- _Trecho selecionado_
╔══
Na opinião de Funari, estas duas fontes, embora importantes, oferecem problemas. Segundo ele, muitos documentos escritos desapareceram e os que restaram não registram episódios que comprometam os órgãos de repressão, enquanto a história oral está sujeita aos ruídos de seqüelas físicas e psicológicas por parte dos depoentes. Já a arqueologia, observa o professor, se detém aos vestígios materiais: os restos mortais dos desaparecidos encontrados em cemitérios clandestinos, valas comuns ou enterrados sem identificação, que permitem a identificação das vítimas ou pelos menos da causa da morte; e os sinais deixados em prisões oficiais ou clandestinas, muito comuns na Argentina.

Arqueólogo emprega o georradar para precisar locais de sepultamentoCom o fim das ditaduras, os centros de detenção clandestina praticamente desapareceram, pois não havia interesse em mantê-los expostos. No entanto, o professor da Unicamp informa que tais edifícios, ainda que parcialmente destruídos pelas transformações urbanas, preservam paredes com grafites que permitem localizá-los. Relatos de ex-prisioneiros ajudam a levantar inclusive as plantas originais, com seus recintos de detenção, de tortura e da guarda. Trata-se de vestígios ambientais e humanos que ajudam a reconstruir e compreender este passado negro e recente da América Latina.
╚══
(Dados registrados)
╔══
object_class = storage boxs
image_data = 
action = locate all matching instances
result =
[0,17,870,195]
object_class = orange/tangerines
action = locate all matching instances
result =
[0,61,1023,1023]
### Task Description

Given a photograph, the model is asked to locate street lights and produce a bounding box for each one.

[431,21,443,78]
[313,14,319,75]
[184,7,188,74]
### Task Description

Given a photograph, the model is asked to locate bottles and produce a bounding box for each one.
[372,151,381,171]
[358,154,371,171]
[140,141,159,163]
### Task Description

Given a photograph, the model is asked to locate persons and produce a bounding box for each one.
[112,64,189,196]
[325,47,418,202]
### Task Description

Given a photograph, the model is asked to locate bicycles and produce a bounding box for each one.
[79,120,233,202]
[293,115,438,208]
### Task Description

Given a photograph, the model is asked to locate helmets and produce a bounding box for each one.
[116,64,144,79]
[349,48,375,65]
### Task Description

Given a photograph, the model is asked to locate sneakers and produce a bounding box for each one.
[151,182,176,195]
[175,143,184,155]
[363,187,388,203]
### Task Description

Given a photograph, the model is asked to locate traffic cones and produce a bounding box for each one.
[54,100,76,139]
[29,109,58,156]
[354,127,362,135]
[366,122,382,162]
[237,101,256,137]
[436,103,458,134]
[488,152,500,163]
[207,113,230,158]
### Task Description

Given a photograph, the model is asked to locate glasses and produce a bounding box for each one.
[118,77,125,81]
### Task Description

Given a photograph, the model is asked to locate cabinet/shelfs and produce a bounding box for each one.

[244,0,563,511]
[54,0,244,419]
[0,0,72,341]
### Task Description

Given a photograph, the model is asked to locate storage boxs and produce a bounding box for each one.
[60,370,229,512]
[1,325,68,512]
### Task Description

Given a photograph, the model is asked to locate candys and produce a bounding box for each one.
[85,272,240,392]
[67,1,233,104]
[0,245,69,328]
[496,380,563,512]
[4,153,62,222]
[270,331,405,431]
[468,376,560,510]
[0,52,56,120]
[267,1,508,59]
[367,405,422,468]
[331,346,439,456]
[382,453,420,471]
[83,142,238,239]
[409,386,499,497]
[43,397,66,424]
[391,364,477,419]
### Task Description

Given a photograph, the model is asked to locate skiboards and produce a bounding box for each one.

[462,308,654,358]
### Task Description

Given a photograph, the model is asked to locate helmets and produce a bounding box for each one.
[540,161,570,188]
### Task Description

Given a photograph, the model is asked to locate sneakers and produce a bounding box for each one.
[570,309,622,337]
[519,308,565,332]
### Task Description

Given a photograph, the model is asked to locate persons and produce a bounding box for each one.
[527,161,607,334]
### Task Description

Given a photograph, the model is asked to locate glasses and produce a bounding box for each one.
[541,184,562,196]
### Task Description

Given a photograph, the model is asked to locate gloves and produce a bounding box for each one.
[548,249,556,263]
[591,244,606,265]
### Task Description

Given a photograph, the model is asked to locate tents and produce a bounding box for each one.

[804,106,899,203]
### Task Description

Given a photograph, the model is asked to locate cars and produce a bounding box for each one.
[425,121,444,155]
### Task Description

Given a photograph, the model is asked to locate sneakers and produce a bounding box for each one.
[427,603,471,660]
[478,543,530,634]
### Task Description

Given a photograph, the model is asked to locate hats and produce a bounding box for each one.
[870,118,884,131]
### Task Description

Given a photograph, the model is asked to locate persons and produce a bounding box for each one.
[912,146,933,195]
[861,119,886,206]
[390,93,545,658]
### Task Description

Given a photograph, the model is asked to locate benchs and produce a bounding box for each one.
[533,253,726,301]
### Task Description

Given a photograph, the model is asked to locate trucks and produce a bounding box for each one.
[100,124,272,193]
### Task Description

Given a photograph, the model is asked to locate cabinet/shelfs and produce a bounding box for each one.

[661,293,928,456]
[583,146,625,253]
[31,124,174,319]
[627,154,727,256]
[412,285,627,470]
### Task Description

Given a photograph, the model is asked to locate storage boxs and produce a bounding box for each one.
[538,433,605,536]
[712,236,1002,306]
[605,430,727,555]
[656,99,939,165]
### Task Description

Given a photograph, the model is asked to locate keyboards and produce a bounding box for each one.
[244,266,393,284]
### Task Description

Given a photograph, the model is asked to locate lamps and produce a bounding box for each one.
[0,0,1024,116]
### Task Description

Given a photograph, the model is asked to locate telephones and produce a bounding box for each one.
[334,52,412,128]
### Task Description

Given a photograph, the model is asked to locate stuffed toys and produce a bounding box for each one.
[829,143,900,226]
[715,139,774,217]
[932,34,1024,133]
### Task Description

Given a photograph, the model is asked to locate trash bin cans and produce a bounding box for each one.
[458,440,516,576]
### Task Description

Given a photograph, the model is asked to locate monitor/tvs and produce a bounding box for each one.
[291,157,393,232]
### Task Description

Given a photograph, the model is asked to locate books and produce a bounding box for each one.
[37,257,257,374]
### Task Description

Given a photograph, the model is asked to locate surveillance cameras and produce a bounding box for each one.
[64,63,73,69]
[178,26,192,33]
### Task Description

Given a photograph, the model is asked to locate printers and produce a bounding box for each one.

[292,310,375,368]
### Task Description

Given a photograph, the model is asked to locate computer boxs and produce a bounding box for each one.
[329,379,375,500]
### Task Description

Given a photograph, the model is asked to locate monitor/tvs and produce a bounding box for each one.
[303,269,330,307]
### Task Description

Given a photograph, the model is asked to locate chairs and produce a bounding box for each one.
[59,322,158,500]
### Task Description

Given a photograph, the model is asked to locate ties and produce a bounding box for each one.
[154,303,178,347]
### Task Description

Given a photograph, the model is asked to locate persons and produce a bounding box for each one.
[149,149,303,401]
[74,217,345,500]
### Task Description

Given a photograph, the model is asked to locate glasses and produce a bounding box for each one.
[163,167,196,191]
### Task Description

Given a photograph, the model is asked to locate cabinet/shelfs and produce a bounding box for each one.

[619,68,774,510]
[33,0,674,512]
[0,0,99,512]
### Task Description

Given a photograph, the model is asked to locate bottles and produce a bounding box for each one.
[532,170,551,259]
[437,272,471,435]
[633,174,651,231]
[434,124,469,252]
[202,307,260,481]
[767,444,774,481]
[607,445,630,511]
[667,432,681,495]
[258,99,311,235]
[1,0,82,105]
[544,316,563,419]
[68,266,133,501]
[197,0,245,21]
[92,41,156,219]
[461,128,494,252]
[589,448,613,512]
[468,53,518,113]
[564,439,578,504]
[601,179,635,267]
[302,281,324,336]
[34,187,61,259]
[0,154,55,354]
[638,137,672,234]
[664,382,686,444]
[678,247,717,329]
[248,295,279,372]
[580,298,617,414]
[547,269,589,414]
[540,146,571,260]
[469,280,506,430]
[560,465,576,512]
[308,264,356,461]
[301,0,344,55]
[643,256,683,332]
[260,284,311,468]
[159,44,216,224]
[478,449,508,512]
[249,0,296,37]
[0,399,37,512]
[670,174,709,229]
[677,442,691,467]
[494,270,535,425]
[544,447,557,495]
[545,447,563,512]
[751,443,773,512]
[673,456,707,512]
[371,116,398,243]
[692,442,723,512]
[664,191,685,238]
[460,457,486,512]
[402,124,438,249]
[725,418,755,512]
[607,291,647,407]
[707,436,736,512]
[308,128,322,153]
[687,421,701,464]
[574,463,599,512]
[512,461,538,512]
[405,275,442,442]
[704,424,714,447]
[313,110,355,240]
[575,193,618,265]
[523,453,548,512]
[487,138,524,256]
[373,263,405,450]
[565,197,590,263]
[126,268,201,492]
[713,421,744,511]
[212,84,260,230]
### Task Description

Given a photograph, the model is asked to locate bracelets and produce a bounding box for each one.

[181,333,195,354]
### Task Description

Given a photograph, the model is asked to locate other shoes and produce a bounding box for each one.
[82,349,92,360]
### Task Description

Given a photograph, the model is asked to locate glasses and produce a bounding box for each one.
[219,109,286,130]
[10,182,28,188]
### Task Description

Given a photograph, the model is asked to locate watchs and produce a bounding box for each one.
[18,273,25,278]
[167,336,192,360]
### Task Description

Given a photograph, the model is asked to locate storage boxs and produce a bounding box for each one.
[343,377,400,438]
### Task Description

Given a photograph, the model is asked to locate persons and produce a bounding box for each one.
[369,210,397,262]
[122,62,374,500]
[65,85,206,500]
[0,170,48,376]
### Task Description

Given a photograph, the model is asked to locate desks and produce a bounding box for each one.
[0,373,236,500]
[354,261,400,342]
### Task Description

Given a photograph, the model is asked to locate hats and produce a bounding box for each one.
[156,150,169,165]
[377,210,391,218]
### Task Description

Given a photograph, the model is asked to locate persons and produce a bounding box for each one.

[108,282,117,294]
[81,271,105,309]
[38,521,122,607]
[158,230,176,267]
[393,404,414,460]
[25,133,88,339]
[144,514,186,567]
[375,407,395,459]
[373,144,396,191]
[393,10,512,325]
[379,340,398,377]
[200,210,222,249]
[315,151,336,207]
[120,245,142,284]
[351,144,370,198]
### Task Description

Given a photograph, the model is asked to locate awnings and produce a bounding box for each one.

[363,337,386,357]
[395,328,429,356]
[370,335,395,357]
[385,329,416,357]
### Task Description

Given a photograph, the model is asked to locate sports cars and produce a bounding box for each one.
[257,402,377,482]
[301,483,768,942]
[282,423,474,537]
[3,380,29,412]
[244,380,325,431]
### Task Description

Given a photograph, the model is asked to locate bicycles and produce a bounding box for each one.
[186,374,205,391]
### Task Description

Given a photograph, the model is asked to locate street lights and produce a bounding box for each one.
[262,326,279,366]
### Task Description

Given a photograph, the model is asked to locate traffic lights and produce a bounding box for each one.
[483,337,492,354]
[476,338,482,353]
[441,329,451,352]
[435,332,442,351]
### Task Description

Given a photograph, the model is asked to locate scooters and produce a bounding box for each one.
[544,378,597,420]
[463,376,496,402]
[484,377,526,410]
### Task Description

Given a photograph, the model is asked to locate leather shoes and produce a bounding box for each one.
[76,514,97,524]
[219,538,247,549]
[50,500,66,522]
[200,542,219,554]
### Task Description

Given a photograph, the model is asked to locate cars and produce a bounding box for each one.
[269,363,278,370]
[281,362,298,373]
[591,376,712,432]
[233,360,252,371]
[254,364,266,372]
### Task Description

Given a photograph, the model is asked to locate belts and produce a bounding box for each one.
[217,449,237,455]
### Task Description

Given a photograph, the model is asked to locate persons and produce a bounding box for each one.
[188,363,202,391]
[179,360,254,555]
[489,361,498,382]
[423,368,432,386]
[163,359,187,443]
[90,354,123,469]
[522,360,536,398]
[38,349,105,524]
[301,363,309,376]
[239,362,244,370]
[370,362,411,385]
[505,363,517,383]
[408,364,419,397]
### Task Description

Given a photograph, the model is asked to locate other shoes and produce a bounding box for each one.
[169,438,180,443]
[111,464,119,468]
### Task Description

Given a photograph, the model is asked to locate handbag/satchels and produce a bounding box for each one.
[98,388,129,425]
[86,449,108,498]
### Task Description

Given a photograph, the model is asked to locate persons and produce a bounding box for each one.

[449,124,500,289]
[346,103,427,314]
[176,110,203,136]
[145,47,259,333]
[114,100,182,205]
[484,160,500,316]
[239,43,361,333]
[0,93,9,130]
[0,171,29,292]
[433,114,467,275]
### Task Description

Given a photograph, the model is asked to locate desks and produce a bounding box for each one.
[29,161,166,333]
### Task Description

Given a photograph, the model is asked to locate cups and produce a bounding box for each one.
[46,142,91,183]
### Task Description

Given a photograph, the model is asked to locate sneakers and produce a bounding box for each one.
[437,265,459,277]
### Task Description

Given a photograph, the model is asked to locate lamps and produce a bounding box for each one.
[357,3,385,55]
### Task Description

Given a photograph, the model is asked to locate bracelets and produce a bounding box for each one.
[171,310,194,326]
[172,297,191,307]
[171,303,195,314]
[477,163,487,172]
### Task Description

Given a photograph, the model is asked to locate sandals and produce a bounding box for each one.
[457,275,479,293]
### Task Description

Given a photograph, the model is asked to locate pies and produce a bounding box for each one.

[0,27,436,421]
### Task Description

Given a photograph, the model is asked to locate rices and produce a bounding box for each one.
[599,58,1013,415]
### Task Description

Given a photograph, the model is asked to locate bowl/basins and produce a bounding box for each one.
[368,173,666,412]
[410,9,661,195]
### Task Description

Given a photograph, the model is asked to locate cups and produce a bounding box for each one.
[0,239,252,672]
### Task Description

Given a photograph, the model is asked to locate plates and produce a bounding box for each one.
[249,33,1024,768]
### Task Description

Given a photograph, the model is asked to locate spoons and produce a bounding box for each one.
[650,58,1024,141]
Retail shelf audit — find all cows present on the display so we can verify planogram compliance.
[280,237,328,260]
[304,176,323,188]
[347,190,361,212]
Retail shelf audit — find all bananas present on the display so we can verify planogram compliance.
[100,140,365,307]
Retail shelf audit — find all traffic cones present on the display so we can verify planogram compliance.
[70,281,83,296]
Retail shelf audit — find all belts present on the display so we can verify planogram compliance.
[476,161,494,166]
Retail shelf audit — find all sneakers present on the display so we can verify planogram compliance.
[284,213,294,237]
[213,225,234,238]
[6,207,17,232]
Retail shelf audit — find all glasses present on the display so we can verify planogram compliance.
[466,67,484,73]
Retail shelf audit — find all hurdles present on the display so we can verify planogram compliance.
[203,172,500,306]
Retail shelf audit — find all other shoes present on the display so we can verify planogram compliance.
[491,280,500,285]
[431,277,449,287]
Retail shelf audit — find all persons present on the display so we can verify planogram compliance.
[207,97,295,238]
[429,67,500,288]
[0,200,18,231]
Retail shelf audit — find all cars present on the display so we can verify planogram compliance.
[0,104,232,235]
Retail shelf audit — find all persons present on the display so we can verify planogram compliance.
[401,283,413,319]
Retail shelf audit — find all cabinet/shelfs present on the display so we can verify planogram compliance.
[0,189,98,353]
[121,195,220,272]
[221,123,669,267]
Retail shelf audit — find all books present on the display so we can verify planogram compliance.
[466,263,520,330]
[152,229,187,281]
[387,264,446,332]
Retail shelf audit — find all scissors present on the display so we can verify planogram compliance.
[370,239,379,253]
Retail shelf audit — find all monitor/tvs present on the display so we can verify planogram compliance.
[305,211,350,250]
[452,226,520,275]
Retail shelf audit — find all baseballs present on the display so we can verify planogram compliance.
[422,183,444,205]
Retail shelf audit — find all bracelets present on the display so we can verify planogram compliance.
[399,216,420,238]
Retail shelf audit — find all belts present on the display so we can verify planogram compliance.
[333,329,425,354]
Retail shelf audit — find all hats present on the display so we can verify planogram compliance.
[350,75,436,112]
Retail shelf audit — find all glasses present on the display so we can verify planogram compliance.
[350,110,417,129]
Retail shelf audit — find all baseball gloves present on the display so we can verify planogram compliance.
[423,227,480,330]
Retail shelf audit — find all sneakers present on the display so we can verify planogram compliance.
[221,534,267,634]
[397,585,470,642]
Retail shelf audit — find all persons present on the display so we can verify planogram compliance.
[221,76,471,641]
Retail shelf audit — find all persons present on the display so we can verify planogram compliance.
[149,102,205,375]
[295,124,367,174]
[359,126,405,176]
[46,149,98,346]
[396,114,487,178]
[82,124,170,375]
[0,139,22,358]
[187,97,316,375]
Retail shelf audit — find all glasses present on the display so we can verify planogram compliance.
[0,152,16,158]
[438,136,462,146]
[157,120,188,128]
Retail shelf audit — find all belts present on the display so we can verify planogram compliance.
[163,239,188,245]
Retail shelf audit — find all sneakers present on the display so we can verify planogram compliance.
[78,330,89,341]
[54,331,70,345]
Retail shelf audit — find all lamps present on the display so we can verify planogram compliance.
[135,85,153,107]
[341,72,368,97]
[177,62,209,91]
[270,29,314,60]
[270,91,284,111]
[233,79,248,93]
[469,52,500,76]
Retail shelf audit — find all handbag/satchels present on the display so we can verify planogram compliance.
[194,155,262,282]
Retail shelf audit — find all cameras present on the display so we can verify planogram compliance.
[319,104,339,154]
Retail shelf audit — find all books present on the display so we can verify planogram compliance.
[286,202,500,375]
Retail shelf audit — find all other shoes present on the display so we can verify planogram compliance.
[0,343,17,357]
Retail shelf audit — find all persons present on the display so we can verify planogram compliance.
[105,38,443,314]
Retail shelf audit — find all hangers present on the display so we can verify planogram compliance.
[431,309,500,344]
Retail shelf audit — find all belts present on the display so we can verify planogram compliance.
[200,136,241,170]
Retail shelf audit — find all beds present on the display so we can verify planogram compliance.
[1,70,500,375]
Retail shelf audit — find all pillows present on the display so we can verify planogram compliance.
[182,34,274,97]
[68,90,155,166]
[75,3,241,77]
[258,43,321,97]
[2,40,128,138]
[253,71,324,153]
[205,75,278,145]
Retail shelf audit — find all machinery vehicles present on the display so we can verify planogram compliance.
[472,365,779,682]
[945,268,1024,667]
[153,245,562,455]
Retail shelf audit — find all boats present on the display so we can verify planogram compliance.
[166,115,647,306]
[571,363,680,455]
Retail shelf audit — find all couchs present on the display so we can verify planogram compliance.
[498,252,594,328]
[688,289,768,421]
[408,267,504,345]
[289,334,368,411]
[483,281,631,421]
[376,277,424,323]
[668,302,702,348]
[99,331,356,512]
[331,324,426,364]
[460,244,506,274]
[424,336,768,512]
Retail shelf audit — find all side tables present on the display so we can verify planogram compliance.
╚══
- _O que fazer_
Prossiga com o texto sobre a arqueologia da repressão a partir do ponto em que ele termina. Os itens formam um material à parte, independente do texto sobre a arqueologia da repressão.

- _Resposta_
Crenças – “A arqueologia traz informações que não constam de documentos escritos e orais, ou que são diferentes e mostram até contradições. Pessoas acusadas de comunistas, por exemplo, fizeram grafites com imagens religiosas, revelando crenças que não surgem em outros testemunhos. O nazismo não deixou documentos ordenando a morte dos judeus, ao passo que a memória é falha, inclusive porque as vítimas nem sempre desejam lembrar o que sofreram. Já a documentação material mostra fatos”, insiste o pesquisador do NEE.

Um aspecto da arqueologia ressaltado por Pedro Funari é o envolvimento com grupos de vítimas ou de parentes de desaparecidos, promovendo uma interface da ciência com a sociedade, cuja participação muitas vezes é fundamental para a identificação dos corpos. Há ocasiões, também, em que o arqueólogo evita contrariar expectativas. “Em Buenos Aires, uma senhora que acompanhava as escavações desmaiou ao ver uma camiseta, julgando que fosse do filho desaparecido. As análises, porém, mostraram que a roupa era de época posterior. A mãe não soube deste detalhe, já que naturalmente quis guardar a camiseta; o pesquisador não tinha o direito de se apropriar daquela imagem”, ilustra o professor.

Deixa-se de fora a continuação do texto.